Short problem |
Can the data below be set down again exactly, line for line?
[START OF Stored rows]
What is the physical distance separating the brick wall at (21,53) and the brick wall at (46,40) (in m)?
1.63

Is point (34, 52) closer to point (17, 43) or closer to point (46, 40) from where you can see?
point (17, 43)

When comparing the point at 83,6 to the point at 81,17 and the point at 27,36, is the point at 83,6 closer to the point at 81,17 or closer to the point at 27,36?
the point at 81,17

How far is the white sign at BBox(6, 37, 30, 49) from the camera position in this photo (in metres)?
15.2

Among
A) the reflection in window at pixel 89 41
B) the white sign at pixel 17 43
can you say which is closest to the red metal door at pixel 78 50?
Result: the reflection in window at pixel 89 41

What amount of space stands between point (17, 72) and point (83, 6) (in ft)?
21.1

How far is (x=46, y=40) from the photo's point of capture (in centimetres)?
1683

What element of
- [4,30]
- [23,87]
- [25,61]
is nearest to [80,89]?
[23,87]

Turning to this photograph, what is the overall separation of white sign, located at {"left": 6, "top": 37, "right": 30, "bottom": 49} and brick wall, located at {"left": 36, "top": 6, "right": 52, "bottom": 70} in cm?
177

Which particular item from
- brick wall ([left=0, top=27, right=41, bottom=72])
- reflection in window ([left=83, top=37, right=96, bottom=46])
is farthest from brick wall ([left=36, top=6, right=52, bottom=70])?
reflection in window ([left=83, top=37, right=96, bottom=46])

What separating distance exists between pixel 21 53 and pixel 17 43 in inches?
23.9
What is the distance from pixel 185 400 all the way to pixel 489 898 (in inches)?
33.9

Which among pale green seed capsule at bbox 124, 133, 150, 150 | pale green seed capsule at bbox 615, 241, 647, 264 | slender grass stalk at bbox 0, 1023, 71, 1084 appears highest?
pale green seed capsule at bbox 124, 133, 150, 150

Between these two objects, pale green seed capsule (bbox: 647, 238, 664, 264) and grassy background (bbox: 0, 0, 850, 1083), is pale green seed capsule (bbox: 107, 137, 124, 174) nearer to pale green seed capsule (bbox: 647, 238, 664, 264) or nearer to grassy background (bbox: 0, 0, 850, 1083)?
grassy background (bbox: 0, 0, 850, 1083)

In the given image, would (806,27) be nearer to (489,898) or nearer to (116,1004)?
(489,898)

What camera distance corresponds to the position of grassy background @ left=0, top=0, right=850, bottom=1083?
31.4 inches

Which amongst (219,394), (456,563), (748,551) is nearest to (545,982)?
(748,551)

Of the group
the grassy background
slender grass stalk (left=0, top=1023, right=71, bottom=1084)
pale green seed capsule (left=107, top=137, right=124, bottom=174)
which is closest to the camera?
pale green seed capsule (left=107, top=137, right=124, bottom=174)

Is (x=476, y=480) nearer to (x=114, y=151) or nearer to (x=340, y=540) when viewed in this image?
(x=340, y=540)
[END OF Stored rows]
Solution to the problem |
What is the physical distance separating the brick wall at (21,53) and the brick wall at (46,40) (in m)?
1.63

Is point (34, 52) closer to point (17, 43) or closer to point (46, 40) from where you can see?
point (17, 43)

When comparing the point at 83,6 to the point at 81,17 and the point at 27,36, is the point at 83,6 closer to the point at 81,17 or closer to the point at 27,36?
the point at 81,17

How far is the white sign at BBox(6, 37, 30, 49) from the camera position in this photo (in metres)?
15.2

Among
A) the reflection in window at pixel 89 41
B) the white sign at pixel 17 43
can you say which is closest to the red metal door at pixel 78 50?
Result: the reflection in window at pixel 89 41

What amount of space stands between point (17, 72) and point (83, 6) (in ft)?
21.1

How far is (x=46, y=40) from the photo's point of capture (in centimetres)?
1683

What element of
- [4,30]
- [23,87]
- [25,61]
is nearest to [80,89]?
[23,87]

Turning to this photograph, what is the overall separation of white sign, located at {"left": 6, "top": 37, "right": 30, "bottom": 49} and brick wall, located at {"left": 36, "top": 6, "right": 52, "bottom": 70} in cm?
177

Which particular item from
- brick wall ([left=0, top=27, right=41, bottom=72])
- reflection in window ([left=83, top=37, right=96, bottom=46])
is farthest from brick wall ([left=36, top=6, right=52, bottom=70])?
reflection in window ([left=83, top=37, right=96, bottom=46])

What separating distance exists between pixel 21 53 and pixel 17 43 in inches?
23.9
What is the distance from pixel 185 400 all the way to pixel 489 898 (in inches)?
33.9

Which among pale green seed capsule at bbox 124, 133, 150, 150 | pale green seed capsule at bbox 615, 241, 647, 264 | slender grass stalk at bbox 0, 1023, 71, 1084 appears highest?
pale green seed capsule at bbox 124, 133, 150, 150

Between these two objects, pale green seed capsule (bbox: 647, 238, 664, 264) and grassy background (bbox: 0, 0, 850, 1083), is pale green seed capsule (bbox: 107, 137, 124, 174) nearer to pale green seed capsule (bbox: 647, 238, 664, 264) or nearer to grassy background (bbox: 0, 0, 850, 1083)?
grassy background (bbox: 0, 0, 850, 1083)

In the given image, would (806,27) be nearer to (489,898) or nearer to (116,1004)?
(489,898)

What camera distance corresponds to the position of grassy background @ left=0, top=0, right=850, bottom=1083?
31.4 inches

Which amongst (219,394), (456,563), (748,551) is nearest to (545,982)?
(748,551)

Of the group
the grassy background
slender grass stalk (left=0, top=1023, right=71, bottom=1084)
pale green seed capsule (left=107, top=137, right=124, bottom=174)
which is closest to the camera?
pale green seed capsule (left=107, top=137, right=124, bottom=174)

Is (x=476, y=480) nearer to (x=114, y=151) or nearer to (x=340, y=540) when viewed in this image?
(x=340, y=540)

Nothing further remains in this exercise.